The nationalist Irish Republican Army had been fighting an insurgent war against the British since 1919, known as the Irish War of Independence. This included attacks on outposts of the RIC, primarily in the provinces. The War of Independence was also marked by strikes against key British-controlled infrastructure such as the railways.

The response of the British was to form a special terrorist unit of the RIC, comprised primarily of unemployed soldiers recruited from England and Scotland. Activated in January 1920, the units came to be known as the “Black and Tans” from the color of their uniforms. The Black and Tans conducted reprisals for IRA attacks, with the tacit approval of British authorities. These included the burning of houses, farms, and businesses of suspected nationalist sympathizers, as well as rape and extrajudicial killings.

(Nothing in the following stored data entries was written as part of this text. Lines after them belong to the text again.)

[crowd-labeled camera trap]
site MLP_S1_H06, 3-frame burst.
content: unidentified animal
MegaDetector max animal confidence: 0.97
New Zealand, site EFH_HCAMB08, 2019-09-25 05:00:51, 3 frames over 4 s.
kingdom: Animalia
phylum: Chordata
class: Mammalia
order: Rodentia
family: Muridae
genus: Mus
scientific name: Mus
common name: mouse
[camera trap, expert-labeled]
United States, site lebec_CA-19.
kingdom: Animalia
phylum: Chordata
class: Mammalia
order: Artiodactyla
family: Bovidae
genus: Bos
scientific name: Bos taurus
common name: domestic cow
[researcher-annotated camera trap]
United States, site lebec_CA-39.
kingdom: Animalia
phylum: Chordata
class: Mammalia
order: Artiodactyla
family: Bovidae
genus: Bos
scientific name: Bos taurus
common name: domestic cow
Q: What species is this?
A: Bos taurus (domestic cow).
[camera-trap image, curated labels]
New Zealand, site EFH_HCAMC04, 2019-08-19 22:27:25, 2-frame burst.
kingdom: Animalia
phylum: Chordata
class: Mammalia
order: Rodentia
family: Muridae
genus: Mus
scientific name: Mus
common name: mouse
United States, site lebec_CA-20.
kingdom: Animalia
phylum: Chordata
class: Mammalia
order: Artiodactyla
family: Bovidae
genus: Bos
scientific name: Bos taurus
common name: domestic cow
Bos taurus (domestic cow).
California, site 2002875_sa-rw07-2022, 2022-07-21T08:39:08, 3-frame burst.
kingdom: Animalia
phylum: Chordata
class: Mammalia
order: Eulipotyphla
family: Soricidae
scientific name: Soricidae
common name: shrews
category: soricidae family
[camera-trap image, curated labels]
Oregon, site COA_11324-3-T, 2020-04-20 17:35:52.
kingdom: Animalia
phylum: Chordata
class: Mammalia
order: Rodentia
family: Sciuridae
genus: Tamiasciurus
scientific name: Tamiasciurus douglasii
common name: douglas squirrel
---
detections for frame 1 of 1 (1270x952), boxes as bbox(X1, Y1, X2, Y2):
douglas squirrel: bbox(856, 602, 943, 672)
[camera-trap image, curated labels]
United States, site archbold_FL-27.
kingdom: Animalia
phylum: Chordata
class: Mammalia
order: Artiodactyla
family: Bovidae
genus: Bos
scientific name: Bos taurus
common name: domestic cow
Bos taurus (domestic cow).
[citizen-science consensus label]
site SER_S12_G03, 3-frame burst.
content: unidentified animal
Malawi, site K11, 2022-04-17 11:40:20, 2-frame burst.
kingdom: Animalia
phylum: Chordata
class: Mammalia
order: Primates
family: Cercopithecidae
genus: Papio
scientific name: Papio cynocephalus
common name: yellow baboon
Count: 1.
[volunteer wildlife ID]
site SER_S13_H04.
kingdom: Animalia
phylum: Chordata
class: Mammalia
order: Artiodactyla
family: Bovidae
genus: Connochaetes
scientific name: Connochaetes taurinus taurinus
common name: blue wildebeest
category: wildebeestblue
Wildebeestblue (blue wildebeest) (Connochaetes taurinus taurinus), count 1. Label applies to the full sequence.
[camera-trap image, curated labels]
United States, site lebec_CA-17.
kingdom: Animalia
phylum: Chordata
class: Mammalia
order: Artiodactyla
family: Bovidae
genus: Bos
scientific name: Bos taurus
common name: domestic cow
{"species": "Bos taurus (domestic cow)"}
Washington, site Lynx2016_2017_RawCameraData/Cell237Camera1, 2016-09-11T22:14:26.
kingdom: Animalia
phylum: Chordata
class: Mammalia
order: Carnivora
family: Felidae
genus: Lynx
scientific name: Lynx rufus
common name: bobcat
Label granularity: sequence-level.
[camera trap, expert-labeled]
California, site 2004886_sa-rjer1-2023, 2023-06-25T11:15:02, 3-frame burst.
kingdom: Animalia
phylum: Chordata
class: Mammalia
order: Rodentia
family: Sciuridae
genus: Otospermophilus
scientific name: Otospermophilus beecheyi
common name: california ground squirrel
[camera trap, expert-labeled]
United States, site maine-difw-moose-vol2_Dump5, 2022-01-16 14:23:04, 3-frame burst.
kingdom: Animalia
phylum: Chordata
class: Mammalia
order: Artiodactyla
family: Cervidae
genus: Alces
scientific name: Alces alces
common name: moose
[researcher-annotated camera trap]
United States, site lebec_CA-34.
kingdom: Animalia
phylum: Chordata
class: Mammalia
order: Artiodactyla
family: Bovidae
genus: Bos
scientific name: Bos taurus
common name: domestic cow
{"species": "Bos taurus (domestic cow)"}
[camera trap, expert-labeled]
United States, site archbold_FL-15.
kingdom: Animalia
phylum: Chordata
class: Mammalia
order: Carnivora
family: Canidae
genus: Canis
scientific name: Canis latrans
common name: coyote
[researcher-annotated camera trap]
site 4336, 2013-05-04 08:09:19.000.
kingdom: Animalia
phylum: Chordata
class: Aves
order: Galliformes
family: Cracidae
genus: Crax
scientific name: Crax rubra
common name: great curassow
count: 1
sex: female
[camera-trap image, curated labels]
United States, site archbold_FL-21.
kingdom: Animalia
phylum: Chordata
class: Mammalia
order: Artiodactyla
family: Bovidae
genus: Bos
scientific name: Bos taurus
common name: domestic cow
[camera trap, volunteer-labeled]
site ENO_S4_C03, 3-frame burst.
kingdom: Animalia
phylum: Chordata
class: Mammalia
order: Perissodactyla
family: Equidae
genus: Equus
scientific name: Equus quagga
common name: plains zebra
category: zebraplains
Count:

The Black and Tans killed hundreds, and became notorious for acts of willful barbarism, such as burning down the cottages of small farmers—sometimes with the residents inside—and the destruction of factories, which put thousands out of work. The ferocious repression only produced a deep and abiding hatred of British imperialism in the Irish population, commemorated by the famous song, “Come out ye Black and Tans.”